═════ Data

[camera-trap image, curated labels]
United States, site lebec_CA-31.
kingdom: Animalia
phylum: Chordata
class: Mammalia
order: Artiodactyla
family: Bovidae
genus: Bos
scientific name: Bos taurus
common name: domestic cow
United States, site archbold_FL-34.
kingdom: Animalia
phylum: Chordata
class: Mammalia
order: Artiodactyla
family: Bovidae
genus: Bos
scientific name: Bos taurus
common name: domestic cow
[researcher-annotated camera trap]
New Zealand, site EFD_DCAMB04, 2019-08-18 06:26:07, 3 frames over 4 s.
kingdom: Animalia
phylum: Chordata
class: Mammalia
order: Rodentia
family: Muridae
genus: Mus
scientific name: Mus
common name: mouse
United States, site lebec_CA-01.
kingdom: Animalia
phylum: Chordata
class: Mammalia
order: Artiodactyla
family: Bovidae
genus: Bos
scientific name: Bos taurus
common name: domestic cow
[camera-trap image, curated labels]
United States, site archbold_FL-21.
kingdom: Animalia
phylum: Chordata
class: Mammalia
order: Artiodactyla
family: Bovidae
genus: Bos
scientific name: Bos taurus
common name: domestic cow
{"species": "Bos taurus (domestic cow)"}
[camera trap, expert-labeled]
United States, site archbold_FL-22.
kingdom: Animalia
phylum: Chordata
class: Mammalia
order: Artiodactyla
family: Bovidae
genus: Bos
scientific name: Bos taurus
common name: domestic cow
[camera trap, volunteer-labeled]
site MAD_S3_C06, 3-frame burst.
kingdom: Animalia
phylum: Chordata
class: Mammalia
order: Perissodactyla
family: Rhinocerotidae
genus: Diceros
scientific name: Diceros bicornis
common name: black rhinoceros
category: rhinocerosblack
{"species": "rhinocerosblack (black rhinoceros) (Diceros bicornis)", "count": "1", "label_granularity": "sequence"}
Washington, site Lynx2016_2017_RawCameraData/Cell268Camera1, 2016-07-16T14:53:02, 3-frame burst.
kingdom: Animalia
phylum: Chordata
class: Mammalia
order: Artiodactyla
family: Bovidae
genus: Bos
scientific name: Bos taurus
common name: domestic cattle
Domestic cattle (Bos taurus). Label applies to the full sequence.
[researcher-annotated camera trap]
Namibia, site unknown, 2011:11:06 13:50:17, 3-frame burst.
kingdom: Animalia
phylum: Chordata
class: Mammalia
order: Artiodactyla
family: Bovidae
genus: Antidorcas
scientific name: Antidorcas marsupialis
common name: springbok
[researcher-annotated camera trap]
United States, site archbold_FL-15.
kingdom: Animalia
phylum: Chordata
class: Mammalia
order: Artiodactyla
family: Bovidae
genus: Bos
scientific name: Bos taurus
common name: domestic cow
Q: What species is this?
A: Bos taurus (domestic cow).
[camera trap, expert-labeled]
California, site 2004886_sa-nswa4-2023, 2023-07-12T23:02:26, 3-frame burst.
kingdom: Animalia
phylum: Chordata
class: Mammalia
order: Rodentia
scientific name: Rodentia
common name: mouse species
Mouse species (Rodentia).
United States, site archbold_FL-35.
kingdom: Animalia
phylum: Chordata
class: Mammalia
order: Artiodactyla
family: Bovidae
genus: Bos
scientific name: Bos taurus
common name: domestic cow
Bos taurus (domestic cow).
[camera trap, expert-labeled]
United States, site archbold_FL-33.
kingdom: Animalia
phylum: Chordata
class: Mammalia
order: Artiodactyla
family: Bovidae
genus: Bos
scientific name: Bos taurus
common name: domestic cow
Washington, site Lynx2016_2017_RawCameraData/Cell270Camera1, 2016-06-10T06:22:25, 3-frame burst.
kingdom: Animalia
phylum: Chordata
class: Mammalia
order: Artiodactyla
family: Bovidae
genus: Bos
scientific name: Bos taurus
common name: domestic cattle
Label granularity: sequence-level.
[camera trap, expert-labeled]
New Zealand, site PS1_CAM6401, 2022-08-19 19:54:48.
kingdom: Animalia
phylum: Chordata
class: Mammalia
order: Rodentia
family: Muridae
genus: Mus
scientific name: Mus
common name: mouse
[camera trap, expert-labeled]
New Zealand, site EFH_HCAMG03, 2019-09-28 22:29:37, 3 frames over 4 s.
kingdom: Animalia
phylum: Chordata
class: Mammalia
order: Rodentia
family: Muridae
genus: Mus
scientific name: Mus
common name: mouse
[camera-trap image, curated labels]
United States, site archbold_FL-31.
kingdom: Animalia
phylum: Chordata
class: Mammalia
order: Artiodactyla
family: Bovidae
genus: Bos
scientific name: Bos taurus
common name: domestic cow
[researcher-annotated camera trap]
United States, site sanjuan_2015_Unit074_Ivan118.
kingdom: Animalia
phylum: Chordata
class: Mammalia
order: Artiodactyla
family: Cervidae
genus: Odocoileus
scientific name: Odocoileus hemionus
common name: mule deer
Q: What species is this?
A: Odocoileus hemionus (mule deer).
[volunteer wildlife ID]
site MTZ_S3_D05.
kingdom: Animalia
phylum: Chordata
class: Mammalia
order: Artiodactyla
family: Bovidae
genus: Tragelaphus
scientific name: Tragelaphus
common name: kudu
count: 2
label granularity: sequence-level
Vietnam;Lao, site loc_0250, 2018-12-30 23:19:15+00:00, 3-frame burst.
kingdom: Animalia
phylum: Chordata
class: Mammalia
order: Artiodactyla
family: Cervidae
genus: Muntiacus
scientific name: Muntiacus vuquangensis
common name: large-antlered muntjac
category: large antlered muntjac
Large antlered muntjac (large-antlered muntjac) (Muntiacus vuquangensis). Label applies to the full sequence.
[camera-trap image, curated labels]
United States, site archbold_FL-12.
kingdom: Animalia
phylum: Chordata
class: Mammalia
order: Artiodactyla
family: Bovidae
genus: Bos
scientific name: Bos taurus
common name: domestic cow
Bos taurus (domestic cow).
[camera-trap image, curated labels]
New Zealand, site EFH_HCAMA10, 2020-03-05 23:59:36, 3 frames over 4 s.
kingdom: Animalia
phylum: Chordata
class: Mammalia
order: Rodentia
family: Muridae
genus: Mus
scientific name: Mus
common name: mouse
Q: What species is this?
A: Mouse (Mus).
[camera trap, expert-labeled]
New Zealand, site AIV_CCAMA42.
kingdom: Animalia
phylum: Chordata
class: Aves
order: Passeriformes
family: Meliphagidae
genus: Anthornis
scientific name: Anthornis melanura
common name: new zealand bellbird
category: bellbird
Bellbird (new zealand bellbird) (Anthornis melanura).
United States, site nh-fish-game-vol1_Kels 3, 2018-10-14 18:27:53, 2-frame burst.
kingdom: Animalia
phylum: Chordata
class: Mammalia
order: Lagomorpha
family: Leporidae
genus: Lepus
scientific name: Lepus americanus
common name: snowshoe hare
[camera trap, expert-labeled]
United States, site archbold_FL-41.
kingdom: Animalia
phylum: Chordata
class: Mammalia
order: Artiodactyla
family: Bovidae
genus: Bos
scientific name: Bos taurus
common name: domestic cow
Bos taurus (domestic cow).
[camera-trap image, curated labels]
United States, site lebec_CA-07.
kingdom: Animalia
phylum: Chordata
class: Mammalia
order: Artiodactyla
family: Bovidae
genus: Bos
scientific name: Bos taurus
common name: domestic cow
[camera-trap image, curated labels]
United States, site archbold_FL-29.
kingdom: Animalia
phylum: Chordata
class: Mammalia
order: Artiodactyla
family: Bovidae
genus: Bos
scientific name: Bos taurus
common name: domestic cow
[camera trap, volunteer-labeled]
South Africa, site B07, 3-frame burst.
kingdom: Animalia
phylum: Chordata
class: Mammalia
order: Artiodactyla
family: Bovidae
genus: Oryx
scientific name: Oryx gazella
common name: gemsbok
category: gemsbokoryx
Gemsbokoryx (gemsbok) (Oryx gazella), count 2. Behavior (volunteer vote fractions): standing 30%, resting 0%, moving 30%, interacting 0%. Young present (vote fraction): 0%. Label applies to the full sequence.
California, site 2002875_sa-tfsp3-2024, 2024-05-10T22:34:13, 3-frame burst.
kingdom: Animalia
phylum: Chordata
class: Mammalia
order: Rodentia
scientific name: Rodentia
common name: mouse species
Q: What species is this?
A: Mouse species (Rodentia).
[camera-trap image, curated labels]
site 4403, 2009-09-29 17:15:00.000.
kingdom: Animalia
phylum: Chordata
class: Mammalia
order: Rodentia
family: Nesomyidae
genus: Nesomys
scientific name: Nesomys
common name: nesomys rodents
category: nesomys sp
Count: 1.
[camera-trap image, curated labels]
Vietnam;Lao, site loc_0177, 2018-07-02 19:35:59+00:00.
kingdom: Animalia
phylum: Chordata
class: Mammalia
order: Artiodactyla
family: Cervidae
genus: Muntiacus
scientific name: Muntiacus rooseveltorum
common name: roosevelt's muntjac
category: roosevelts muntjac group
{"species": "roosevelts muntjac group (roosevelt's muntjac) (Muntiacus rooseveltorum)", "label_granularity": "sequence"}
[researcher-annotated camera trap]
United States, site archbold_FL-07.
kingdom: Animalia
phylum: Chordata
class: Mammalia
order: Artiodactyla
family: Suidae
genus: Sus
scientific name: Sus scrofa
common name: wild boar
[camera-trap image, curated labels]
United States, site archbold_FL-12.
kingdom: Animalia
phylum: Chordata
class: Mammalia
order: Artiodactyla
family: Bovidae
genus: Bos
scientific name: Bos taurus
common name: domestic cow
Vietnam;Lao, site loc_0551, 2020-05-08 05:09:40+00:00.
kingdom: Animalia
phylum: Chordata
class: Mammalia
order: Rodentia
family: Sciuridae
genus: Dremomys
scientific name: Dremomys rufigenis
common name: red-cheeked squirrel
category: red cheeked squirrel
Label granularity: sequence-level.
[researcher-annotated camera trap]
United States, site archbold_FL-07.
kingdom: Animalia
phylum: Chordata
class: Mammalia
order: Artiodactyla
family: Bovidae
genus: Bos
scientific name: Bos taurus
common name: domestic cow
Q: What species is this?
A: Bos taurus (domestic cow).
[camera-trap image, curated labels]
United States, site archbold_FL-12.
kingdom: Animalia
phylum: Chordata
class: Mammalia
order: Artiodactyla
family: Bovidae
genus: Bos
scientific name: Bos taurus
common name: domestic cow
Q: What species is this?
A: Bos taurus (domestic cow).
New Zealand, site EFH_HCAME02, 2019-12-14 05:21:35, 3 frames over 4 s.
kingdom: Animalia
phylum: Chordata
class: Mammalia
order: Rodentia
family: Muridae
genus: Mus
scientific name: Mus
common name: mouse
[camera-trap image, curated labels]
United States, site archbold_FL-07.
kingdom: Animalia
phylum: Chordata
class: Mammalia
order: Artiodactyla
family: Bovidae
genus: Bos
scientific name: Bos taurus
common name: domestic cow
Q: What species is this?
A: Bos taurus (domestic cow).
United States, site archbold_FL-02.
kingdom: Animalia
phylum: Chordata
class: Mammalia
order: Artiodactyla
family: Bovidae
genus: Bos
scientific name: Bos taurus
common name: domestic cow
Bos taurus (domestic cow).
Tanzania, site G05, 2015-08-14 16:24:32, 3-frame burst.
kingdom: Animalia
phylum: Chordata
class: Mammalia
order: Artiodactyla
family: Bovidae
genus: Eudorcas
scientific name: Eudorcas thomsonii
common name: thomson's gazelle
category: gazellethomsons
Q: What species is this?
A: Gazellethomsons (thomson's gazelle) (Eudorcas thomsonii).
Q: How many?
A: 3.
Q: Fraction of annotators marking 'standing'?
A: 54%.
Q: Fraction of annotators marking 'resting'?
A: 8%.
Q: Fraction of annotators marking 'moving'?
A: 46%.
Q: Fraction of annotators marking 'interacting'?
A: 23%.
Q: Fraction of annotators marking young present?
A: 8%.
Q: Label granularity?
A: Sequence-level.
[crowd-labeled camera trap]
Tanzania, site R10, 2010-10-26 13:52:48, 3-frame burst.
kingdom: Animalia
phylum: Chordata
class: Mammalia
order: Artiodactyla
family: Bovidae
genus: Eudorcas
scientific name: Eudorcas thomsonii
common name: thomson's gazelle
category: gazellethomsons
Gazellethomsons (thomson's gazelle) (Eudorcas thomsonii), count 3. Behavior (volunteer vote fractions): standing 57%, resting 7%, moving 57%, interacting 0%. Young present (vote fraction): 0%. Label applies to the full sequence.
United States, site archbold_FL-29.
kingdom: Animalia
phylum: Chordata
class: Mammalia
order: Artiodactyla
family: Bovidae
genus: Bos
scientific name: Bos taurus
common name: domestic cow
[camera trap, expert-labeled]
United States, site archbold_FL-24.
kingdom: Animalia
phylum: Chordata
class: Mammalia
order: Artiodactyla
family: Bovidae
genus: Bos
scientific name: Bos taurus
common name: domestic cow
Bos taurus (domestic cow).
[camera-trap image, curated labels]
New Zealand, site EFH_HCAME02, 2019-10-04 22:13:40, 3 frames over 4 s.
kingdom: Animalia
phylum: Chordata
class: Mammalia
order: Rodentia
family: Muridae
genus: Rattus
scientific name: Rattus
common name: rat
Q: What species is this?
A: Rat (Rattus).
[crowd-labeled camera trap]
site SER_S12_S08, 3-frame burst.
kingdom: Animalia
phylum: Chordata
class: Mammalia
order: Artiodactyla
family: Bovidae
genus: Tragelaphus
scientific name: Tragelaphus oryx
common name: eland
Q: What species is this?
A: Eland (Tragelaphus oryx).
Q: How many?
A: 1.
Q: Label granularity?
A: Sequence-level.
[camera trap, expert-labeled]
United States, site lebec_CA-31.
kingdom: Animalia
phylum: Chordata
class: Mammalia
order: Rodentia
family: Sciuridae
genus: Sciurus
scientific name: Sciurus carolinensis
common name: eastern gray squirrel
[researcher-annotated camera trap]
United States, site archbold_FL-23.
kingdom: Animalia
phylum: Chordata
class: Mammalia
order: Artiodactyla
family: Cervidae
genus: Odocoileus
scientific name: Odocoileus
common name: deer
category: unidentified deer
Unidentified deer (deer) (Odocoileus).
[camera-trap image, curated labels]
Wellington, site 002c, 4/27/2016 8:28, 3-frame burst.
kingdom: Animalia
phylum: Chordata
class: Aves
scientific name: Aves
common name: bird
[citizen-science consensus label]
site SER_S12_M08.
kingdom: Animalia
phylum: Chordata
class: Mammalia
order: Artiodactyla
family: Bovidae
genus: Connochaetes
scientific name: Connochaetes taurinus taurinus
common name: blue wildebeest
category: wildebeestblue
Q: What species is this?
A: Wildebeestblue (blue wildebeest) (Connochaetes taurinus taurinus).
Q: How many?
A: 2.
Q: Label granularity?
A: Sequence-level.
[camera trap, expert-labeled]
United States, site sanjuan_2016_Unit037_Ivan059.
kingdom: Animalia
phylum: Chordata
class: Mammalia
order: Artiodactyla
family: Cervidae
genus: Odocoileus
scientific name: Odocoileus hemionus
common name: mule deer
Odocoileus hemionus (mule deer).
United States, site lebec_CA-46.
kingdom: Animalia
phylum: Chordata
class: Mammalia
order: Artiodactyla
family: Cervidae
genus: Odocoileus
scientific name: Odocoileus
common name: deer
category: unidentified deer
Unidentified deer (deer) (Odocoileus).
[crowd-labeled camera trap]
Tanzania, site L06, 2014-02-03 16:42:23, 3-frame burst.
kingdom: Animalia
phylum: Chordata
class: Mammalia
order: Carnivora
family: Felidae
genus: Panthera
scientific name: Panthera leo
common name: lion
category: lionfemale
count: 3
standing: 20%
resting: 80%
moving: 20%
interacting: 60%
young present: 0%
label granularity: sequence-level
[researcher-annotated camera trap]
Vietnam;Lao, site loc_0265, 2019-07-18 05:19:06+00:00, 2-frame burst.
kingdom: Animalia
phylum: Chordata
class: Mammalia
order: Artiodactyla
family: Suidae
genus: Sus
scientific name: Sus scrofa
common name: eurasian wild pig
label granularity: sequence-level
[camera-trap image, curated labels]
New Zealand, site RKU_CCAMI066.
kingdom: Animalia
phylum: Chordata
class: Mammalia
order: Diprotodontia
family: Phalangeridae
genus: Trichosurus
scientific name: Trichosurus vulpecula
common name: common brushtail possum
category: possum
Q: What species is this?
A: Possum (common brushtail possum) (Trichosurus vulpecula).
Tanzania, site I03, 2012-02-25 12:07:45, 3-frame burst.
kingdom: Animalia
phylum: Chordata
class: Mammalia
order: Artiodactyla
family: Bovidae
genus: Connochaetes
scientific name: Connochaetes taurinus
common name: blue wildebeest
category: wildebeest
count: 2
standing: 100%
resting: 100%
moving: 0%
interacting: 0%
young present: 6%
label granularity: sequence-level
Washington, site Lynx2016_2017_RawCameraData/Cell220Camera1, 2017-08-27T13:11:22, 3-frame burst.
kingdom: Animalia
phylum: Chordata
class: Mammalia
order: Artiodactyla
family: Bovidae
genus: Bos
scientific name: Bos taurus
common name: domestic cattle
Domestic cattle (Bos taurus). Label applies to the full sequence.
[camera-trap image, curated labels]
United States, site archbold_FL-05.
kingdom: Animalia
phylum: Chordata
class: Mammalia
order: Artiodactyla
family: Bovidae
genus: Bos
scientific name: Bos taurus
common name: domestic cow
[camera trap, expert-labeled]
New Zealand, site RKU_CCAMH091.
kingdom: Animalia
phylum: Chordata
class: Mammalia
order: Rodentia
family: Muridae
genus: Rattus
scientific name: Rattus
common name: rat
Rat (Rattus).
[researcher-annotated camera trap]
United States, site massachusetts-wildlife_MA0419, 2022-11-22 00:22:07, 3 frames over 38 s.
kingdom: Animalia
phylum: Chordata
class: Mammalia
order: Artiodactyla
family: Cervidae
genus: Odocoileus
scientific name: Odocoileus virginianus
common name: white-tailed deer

══════════

#### Aim of the exercise
Repeat exactly the lines from the first line of the records above through the line containing "New Zealand, site EFD_DCAMB04, 2019-08-18", both included, and nothing else.

#### Your solution
[camera-trap image, curated labels]
United States, site lebec_CA-31.
kingdom: Animalia
phylum: Chordata
class: Mammalia
order: Artiodactyla
family: Bovidae
genus: Bos
scientific name: Bos taurus
common name: domestic cow
United States, site archbold_FL-34.
kingdom: Animalia
phylum: Chordata
class: Mammalia
order: Artiodactyla
family: Bovidae
genus: Bos
scientific name: Bos taurus
common name: domestic cow
[researcher-annotated camera trap]
New Zealand, site EFD_DCAMB04, 2019-08-18 06:26:07, 3 frames over 4 s.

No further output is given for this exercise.